New York State’s Home Energy Assistance Program offers limited cooling assistance for eligible households, including financial support for air conditioner purchases. However, strict eligibility requirements, limited funding, and administrative barriers mean that many vulnerable residents remain without adequate cooling. In a city where extreme heat already causes hundreds of deaths annually, these gaps represent a serious failure of public health protection.
To prevent avoidable deaths, New York City should expand targeted cooling assistance programs that provide free or heavily subsidized air conditioners to low-income households, particularly seniors, people with disabilities, and individuals with chronic health conditions. Public health data already identify the populations most vulnerable to heat-related illness. Targeting these groups for cooling interventions would be a practical and cost-effective strategy to save lives.
Cooling access alone, however, will not fully solve the problem. The city must also address the environmental conditions that make some neighborhoods far hotter than others. Urban planning strategies—such as expanding tree canopy, increasing green space, and implementing reflective “cool roof” technologies—can significantly reduce neighborhood temperatures. Research shows that increasing urban tree coverage can lower local temperatures while also improving air quality and community well-being.
These strategies represent more than climate adaptation efforts; they are essential public health interventions.
Critics may argue that expanding cooling assistance and urban heat mitigation programs would strain city budgets already under financial pressure. However, failing to act carries substantial costs as well. Heat-related emergency room visits, hospitalizations, and premature deaths place significant financial burdens on healthcare systems and public services. Preventive investments—such as cooling assistance and neighborhood greening—are often far less expensive than responding to preventable medical emergencies.

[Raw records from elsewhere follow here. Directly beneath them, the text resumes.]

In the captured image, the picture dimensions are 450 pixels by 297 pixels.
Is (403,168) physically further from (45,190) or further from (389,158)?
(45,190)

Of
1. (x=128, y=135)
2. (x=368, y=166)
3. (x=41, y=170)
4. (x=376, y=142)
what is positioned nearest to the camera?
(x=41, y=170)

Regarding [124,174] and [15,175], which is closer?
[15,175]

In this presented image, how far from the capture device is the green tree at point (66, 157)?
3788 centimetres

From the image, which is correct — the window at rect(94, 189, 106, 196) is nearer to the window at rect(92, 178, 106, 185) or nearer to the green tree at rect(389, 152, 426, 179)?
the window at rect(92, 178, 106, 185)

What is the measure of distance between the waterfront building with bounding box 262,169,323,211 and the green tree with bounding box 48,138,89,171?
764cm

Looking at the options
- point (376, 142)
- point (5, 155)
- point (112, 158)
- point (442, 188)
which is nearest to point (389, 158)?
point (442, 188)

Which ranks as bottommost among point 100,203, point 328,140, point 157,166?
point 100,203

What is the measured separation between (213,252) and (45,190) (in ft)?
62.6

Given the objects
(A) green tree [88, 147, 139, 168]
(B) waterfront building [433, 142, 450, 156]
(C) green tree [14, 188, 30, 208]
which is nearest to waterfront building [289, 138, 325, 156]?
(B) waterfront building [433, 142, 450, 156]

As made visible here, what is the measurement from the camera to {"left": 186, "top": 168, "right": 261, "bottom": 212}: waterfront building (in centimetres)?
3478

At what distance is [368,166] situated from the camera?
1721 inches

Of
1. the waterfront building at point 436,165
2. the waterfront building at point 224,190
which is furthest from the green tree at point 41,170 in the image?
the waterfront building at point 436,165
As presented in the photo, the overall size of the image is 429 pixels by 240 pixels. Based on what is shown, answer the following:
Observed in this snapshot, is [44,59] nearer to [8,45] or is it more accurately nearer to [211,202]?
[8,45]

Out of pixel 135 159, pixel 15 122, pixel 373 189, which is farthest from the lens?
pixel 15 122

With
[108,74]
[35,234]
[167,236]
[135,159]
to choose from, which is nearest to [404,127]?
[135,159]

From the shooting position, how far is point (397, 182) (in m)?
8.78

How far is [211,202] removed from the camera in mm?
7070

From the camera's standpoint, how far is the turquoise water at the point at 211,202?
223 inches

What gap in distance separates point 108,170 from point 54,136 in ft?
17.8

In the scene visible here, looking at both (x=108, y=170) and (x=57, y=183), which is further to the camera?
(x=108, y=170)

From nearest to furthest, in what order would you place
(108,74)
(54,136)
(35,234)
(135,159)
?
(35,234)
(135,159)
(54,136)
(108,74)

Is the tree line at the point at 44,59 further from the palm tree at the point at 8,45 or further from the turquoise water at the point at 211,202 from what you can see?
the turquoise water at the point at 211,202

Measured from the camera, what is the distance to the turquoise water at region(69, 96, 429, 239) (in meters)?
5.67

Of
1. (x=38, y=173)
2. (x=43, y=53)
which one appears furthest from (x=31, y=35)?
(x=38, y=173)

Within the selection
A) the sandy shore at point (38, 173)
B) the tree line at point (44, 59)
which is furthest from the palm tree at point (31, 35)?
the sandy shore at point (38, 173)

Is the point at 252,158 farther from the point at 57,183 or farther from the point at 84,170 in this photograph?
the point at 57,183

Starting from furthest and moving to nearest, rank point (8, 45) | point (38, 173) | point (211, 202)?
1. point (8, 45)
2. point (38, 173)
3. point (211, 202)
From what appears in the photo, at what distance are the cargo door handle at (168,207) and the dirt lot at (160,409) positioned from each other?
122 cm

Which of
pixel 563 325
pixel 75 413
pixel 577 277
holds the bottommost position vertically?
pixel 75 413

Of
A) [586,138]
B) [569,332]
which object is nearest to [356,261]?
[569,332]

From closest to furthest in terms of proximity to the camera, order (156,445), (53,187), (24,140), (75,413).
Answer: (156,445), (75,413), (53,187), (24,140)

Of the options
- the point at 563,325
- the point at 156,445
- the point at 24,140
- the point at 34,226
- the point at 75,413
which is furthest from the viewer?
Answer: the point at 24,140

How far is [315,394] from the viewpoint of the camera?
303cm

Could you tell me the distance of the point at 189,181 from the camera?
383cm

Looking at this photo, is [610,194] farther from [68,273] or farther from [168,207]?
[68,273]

Others raise concerns about the environmental impact of increased air conditioner use, particularly in relation to energy consumption and greenhouse gas emissions. This concern deserves consideration, but it should not delay lifesaving interventions. Instead, policymakers can pursue a dual strategy: expanding access to cooling while promoting energy-efficient appliances, building efficiency improvements, and renewable energy investments. Modern air conditioning systems consume significantly less energy than older models, allowing cities to protect residents while still advancing climate goals.
Addressing heat risk therefore requires more than temporary emergency measures. It requires long-term investment in environmental justice and equitable urban planning.
Cooling centers can provide temporary relief during heat waves, but they cannot serve as the city’s primary solution. Many vulnerable residents, particularly older adults and individuals with mobility limitations—may find it difficult to travel during extreme heat events. For these residents, the safest place to remain during a heat wave is their own home, provided that the home can be adequately cooled.
Ensuring that residents have access to safe indoor cooling is therefore one of the most direct and effective ways to prevent heat-related illness and death.
In a city as wealthy and resourceful as New York, allowing hundreds of preventable heat-related deaths each year should no longer be acceptable. Extreme heat is a predictable and growing threat—and the tools to prevent these deaths already exist. What is needed now is the political will to act before the next heat wave arrives.
Mohammed Aldhuraibi, is an MPH candidate and an NIH Clinical Research Fellow at SUNY Downstate with a focus on clinical research, health equity, and underserved populations.